The Import of What is Obvious

This page is dedicated not merely to the times in which Calvin Coolidge lived but to the “mind of the president” as it addressed problems and articulated solutions through his speeches, radio addresses and writings. To return to the situations he faced over the course of thirty years in public service, one is confronted with the realization that we live in like times. This is because we possess the same human frailties and strengths of his generation.

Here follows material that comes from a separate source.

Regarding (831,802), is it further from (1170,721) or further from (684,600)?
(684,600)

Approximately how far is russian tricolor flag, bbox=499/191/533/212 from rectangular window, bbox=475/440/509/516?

President Coolidge has been attacked, miscast and marginalized for eighty years as “silent,” “cold,” and a “do-nothing” lackey of “Big Business,” stuck between the greats, Wilson and FDR. His daily articles, written after his presidency, in 1930 through 1931 will be central to this blog’s purpose. When asked about the detractors of those articles in an interview by Bruce Barton, CC smiled, “They criticize me for harping on the obvious. Perhaps some day I’ll write one on The Importance of the Obvious. If all the folks in the United States would do the few simple things they know they ought to do, most of our big problems would take care of themselves” (cited in “Meet Calvin Coolidge: The Man Behind the Myth,” Brattleboro, VT: Stephen Greene Press, 1960, p. 191). He was simply anticipating a truth Bruce Lee would later observe, “Our grand business is not to see what lies dimly at a distance, but to do what lies clearly at hand.”

Despite all of our technological advancements, moral sophistication and governmental complexity, what is too often absent is the import due the obvious. That is why “Silenced Cal,” as Amity Shlaes puts it, has much to say.